Welcome to our community

Be a part of something great, join today!

Probability of a particular item not being assigned

ATroelstein

New member
Jun 30, 2012
15
Lets say I have M cups and K marbles. All these marbles are blue, except for N of them that are green. At random, I will select a marble and drop it in a cup. The marble will not be returned to the original set of marbles before the next marble is selected. I would like to know the probability that these M cups don't have any of the N green marbles after I drop a marble into each cup. For this, I know the probability that the first cup does get a green marble is $\frac{N}{K}$. Therefore the probability that the cup does not get a green marble is $1 - \frac{N}{K}$. The second cup now has a probability of $\frac{N}{K - 1}$ of getting a green marble, since we have one less marble to randomly select now, which gives if a probability of $1 - \frac{N}{K-1}$ of not having a green marble. Now if I put this all together, I would assume the probability that none of the M cups have a green marbles is the product of all these probabilities for each individual cup not having a green marble.

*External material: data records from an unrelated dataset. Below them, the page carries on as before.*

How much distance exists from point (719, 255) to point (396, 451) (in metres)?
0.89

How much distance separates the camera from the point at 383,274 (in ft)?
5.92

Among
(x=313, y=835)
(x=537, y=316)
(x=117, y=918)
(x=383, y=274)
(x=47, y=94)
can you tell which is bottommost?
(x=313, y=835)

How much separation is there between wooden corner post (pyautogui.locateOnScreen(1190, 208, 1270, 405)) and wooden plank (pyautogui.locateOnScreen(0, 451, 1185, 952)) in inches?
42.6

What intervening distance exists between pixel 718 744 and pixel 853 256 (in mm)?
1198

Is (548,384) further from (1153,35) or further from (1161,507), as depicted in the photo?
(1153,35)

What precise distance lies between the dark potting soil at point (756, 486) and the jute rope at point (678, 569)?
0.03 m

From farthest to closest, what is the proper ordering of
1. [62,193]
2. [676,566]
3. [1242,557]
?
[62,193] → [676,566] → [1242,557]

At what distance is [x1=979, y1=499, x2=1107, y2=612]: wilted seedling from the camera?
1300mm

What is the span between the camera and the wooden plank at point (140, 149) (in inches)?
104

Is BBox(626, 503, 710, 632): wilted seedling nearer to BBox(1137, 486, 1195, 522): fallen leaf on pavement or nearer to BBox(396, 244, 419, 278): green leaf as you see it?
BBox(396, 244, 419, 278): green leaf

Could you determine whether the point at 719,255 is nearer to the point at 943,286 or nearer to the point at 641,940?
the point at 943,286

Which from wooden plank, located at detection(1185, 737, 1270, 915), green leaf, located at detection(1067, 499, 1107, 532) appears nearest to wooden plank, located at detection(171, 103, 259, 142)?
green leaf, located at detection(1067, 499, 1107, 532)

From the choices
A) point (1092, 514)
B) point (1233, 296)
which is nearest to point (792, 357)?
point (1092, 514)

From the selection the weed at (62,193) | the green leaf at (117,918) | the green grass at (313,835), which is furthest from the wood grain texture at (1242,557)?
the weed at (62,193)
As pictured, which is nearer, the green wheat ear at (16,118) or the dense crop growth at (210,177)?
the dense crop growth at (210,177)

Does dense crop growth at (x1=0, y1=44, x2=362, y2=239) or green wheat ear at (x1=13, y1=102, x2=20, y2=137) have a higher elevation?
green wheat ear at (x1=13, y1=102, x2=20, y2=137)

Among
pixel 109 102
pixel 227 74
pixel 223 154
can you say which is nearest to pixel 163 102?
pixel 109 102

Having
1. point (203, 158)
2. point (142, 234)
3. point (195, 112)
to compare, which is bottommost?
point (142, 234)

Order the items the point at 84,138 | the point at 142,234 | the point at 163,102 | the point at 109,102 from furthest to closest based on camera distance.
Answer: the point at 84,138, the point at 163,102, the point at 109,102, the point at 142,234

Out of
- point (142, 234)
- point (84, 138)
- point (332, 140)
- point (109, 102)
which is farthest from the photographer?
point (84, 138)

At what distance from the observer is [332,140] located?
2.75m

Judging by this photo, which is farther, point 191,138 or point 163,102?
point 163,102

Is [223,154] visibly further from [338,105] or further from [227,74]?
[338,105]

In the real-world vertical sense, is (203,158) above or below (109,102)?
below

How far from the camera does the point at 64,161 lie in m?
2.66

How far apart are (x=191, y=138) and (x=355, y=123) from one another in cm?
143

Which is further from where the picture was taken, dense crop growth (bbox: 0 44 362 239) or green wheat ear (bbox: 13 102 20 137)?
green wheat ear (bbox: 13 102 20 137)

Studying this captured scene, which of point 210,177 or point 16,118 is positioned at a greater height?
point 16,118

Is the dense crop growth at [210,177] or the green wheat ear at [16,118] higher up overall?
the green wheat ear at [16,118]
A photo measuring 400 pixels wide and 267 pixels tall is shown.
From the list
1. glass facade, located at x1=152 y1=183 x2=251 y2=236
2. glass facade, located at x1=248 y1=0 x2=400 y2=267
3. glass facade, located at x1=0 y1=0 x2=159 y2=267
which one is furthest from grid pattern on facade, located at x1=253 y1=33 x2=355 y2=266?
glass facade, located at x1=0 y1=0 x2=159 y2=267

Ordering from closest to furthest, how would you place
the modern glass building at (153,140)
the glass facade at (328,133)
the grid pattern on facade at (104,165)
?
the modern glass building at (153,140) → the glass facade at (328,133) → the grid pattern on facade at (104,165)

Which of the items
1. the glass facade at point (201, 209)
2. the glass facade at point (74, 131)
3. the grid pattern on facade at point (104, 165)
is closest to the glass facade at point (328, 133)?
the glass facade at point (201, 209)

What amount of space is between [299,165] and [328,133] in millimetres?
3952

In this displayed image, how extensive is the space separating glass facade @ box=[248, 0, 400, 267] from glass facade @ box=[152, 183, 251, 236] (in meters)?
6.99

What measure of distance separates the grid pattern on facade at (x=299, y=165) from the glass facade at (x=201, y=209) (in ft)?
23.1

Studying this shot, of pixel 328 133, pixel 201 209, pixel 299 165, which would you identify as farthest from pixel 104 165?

$(1 - \frac{N}{K}) * (1 - \frac{N}{K - 1}) * (1 - \frac{N}{K - 2}) * ... * (1 - \frac{N}{K - (M-1)})$

I have $K - (M-1)$ as the denominator in the last probability because for the Mth cup, $M - 1$ marbles have been removed from the original set of K marbles. My issue is, in the book I am looking at, it states the probability being

$(1 - \frac{N}{K}) * (1 - \frac{N}{K - 1}) * (1 - \frac{N}{K - 2}) * ... * (1 - \frac{N}{K - M})$

I'm confused as to why their last probability term is $(1 - \frac{N}{K - M})$ as to me it seems like this would be correct if we have $M + 1$ cups. Is there something that I'm missing about how this probability should be calculated? Thanks.
 

Opalg

MHB Oldtimer
Staff member
Feb 7, 2012
2,702
Lets say I have M cups and K marbles. All these marbles are blue, except for N of them that are green. At random, I will select a marble and drop it in a cup. The marble will not be returned to the original set of marbles before the next marble is selected. I would like to know the probability that these M cups don't have any of the N green marbles after I drop a marble into each cup. For this, I know the probability that the first cup does get a green marble is $\frac{N}{K}$. Therefore the probability that the cup does not get a green marble is $1 - \frac{N}{K}$. The second cup now has a probability of $\frac{N}{K - 1}$ of getting a green marble, since we have one less marble to randomly select now, which gives if a probability of $1 - \frac{N}{K-1}$ of not having a green marble. Now if I put this all together, I would assume the probability that none of the M cups have a green marbles is the product of all these probabilities for each individual cup not having a green marble.

$(1 - \frac{N}{K}) * (1 - \frac{N}{K - 1}) * (1 - \frac{N}{K - 2}) * ... * (1 - \frac{N}{K - (M-1)})$

I have $K - (M-1)$ as the denominator in the last probability because for the Mth cup, $M - 1$ marbles have been removed from the original set of K marbles. My issue is, in the book I am looking at, it states the probability being

$(1 - \frac{N}{K}) * (1 - \frac{N}{K - 1}) * (1 - \frac{N}{K - 2}) * ... * (1 - \frac{N}{K - M})$

I'm confused as to why their last probability term is $(1 - \frac{N}{K - M})$ as to me it seems like this would be correct if we have $M + 1$ cups. Is there something that I'm missing about how this probability should be calculated? Thanks.
I think it's the book that is wrong, not you.